*** Records supplied

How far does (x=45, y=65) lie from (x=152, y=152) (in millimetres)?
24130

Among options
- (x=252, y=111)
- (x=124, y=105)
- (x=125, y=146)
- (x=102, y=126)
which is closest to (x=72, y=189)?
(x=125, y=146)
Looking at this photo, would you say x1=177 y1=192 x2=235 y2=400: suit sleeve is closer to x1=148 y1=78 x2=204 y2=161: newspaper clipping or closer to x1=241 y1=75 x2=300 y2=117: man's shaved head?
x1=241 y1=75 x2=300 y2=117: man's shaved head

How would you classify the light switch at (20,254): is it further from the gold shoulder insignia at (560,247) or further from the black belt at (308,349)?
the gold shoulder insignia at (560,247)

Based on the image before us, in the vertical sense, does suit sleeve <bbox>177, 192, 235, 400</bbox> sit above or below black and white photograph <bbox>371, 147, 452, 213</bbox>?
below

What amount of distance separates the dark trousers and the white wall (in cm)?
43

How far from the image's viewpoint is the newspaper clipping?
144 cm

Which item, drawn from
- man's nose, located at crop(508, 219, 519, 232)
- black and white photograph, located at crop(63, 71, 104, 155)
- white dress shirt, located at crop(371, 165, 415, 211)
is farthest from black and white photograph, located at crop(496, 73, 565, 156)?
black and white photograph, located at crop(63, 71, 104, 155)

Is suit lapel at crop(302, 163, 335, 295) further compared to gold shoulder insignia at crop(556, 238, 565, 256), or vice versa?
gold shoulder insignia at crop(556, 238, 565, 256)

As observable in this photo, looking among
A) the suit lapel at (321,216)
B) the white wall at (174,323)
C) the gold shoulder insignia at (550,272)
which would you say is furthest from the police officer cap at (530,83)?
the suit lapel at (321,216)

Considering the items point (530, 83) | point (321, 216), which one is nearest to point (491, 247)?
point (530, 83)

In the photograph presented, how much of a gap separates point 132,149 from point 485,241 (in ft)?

******

*Aim of the task*: Can you edit the rows from the line with "How would you" up to and including the last line of the rows, replacing "dark trousers" with "black trousers" and leaving everything else unchanged? Return only those lines.

*In response*:
How would you classify the light switch at (20,254): is it further from the gold shoulder insignia at (560,247) or further from the black belt at (308,349)?
the gold shoulder insignia at (560,247)

Based on the image before us, in the vertical sense, does suit sleeve <bbox>177, 192, 235, 400</bbox> sit above or below black and white photograph <bbox>371, 147, 452, 213</bbox>?
below

What amount of distance separates the black trousers and the white wall (in cm)?
43

How far from the image's viewpoint is the newspaper clipping?
144 cm

Which item, drawn from
- man's nose, located at crop(508, 219, 519, 232)
- black and white photograph, located at crop(63, 71, 104, 155)
- white dress shirt, located at crop(371, 165, 415, 211)
is farthest from black and white photograph, located at crop(496, 73, 565, 156)?
black and white photograph, located at crop(63, 71, 104, 155)

Is suit lapel at crop(302, 163, 335, 295) further compared to gold shoulder insignia at crop(556, 238, 565, 256), or vice versa?
gold shoulder insignia at crop(556, 238, 565, 256)

As observable in this photo, looking among
A) the suit lapel at (321,216)
B) the white wall at (174,323)
C) the gold shoulder insignia at (550,272)
which would you say is furthest from the police officer cap at (530,83)?
the suit lapel at (321,216)

Considering the items point (530, 83) | point (321, 216), which one is nearest to point (491, 247)?
point (530, 83)

In the photograph presented, how much of a gap separates point 132,149 from point 485,241 (in ft)?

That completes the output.